By: Geitner Simmons
Husker scientists and staff are formalizing existing research and outreach in precision agriculture into a strategic initiative called NFarms. The effort, in collaboration with producers and industry, will refine and expand precision ag capabilities crucial to boosting farm efficiency and environmental sustainability.
University of Nebraska–Lincoln faculty pursue a range of precision ag work on 3,000 acres of the university’s Eastern Nebraska Research, Extension and Education Center near Mead. Those efforts will be channeled into NFarms to facilitate strategic coordination and maximize the outreach and benefits.
NFarms will be a test bed for new technologies, as well as platforms to help farmers better harness data. The initiative also will develop innovative decision-making tools producers can use for efficient field management.
Think drone- and sensor-enabled operations that lift productivity and resilience to new heights. Plus software solutions that provide cloud-based ag data storage and data analytics. Plus nitrogen management innovations and ag robotic breakthroughs.
“NFarms provides a real opportunity as a technology hub integrating the farm system,” said Joe Luck, professor of biological systems engineering and associate director of ENREEC. “We have a real-world environment to test these technologies and show producers how they’re going to impact their operation.”
To buttress that work, the university in 2024 will break ground on an NFarms facility that will house precision ag technologies. Construction is expected to be complete in the summer.
The university’s precision ag work at the Eastern Nebraska Research, Extension and Education Center operates under real-world conditions, on a scale similar to that of actual working farms. The cutting-edge research involves both irrigated and dryland fields.
NFarms will provide private-sector opportunities. As the initiative advances, companies and entrepreneurs will be able to use the precision ag resources to test innovative ideas for new methods, products and services.
NFarms is unique from other university research facilities in the United States because the site far exceeds in size what any other university has for precision ag research, said Doug Zalesky, ENREEC director. Another plus is the similar commercial scale of the university’s Klosterman Feedlot Innovation Center, also to be built at ENREEC. In all, the center has a total of nearly 10,000 acres for ag research.
“I don’t think you would ever find another single research center in the United States of this size, with both crops and livestock,” Zalesky said.
The breadth and sophistication of the center’s research produce a range of findings with practical importance for Nebraska ag producers. “We have a lot of research here we need to integrate into production operation systems to really see the benefit,” Luck said.
Ag technologist Nate Thorson, research manager for NFarms, points to pesticide application as a key example of how NFarms can enable significant efficiency improvements. At present, checking when it’s safe to re-enter a field can be a cumbersome, inefficient process involving paper records and phone calls to coordinate with colleagues.
But through the high-speed wireless system that NFarms will create, a producer can log into a browser within 10 or 15 minutes after the field was sprayed and obtain re-entry information without any human-error risk, Thorson said.
“This is practically real-time data sharing of facts,” Luck said. “Think about all the inefficiencies you’re cutting out.”
The U.S. Department of Agriculture’s plans to build a regional ag research facility at Nebraska Innovation Campus will provide opportunities for ongoing collaboration with NFarms.

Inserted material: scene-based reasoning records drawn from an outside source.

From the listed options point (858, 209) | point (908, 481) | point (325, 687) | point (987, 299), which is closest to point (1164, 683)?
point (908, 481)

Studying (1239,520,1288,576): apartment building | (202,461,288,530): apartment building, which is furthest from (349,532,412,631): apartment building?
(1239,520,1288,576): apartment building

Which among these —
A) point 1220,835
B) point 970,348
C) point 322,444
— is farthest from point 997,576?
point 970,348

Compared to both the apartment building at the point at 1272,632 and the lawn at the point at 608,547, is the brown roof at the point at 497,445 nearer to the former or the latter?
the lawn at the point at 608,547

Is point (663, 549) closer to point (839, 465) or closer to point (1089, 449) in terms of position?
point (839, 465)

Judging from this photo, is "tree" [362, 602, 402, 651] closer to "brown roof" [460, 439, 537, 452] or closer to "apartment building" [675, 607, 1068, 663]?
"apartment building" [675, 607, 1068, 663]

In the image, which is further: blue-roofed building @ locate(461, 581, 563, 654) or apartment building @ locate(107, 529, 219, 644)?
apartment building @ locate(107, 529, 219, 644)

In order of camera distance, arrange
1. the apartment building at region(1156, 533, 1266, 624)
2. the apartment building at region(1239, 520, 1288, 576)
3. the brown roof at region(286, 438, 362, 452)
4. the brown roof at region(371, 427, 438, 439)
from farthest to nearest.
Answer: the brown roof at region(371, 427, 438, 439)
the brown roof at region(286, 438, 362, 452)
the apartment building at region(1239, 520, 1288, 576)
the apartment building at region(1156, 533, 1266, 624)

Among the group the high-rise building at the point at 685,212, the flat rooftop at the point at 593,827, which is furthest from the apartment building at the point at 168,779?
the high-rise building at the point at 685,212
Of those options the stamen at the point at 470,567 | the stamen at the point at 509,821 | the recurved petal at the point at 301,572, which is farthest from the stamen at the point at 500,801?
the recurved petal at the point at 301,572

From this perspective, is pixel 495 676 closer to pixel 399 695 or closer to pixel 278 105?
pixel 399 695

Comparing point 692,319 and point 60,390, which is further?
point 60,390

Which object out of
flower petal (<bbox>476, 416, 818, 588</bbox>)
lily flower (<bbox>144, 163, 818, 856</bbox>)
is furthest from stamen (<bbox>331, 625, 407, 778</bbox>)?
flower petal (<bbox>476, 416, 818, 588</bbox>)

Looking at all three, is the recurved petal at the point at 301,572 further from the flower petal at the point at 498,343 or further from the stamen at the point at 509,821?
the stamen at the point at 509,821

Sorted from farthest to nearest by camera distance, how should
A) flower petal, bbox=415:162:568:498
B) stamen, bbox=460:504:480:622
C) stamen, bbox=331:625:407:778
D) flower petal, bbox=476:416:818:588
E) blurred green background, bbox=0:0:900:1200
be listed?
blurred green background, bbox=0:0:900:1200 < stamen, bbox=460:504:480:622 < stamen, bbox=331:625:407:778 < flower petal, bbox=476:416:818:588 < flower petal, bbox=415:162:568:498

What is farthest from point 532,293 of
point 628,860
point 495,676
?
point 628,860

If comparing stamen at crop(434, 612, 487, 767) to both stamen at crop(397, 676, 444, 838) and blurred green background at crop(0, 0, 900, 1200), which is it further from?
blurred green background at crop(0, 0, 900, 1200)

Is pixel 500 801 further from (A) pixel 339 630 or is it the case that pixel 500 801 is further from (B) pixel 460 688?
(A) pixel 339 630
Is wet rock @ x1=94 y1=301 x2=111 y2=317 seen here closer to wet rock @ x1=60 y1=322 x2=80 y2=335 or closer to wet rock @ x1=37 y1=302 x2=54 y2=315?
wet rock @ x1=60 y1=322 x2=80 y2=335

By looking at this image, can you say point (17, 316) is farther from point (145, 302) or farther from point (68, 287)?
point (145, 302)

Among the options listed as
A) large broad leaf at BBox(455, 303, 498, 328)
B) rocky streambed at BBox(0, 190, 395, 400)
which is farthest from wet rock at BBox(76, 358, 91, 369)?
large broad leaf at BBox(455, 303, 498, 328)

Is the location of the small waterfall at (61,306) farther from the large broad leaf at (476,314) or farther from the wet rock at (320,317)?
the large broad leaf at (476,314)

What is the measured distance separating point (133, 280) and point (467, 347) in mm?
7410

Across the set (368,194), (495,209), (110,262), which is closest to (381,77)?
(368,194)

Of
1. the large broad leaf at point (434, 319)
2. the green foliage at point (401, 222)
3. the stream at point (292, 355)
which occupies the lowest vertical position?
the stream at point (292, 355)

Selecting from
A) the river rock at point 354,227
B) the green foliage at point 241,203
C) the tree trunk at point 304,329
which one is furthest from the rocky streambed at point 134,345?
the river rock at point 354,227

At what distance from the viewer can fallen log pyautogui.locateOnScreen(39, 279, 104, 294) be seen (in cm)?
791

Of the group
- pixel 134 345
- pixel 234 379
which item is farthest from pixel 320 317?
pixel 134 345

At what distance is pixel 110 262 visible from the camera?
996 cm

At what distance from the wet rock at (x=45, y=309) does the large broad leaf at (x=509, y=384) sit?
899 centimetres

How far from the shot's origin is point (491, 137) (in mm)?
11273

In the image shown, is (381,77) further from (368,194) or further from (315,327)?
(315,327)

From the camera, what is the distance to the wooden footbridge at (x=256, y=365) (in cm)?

That federal facility will greatly increase the number of USDA Agricultural Research Service scientists in Nebraska, and they will be focusing on precision ag technologies. The Eastern Nebraska Research, Extension and Education Center can provide a major venue for their field research.
ARS scientists “will want somewhere to work on those topics, and ENREEC can be the prime real estate for them,” Luck said. “That’s a huge opportunity for us.”
Such high-level collaboration between the university and USDA offers the possibility that Lincoln could ultimately become the nation’s ag data hub.
To communicate its findings as a research proving ground, NFarms can draw on its partnerships with the university’s On-Farm Research Network and Nebraska Extension, plus its work with commodity associations and private-sector companies. An external advisory board will advise NFarms on producers’ real-world needs and serve as a conduit for sharing information about NFarms’ work.
A key aim for NFarms is ag-focused software development, with the ultimate goal of data standardization and efficient cloud-based data storage. Thorson brings valuable expertise in that regard, given his knowledge of agricultural production and software design — a rare combination.
At present, each ag equipment manufacturer uses its own software format. As a result, a producer’s field data is stored in disjointed, disconnected fashion. Over time, NFarms’ software work will aim to bridge that divide, achieving much-needed standardization and opening important new opportunities for managing and analyzing field data.
“We’ve got the expertise to understand the different techniques that can be applied to create innovative solutions” on ag data standardization and management, Luck said. “That’s where our strength is. The impact of that is going to be pretty important as more and more equipment becomes semi-autonomous or autonomous, and you start to look at how much data can come from a field.”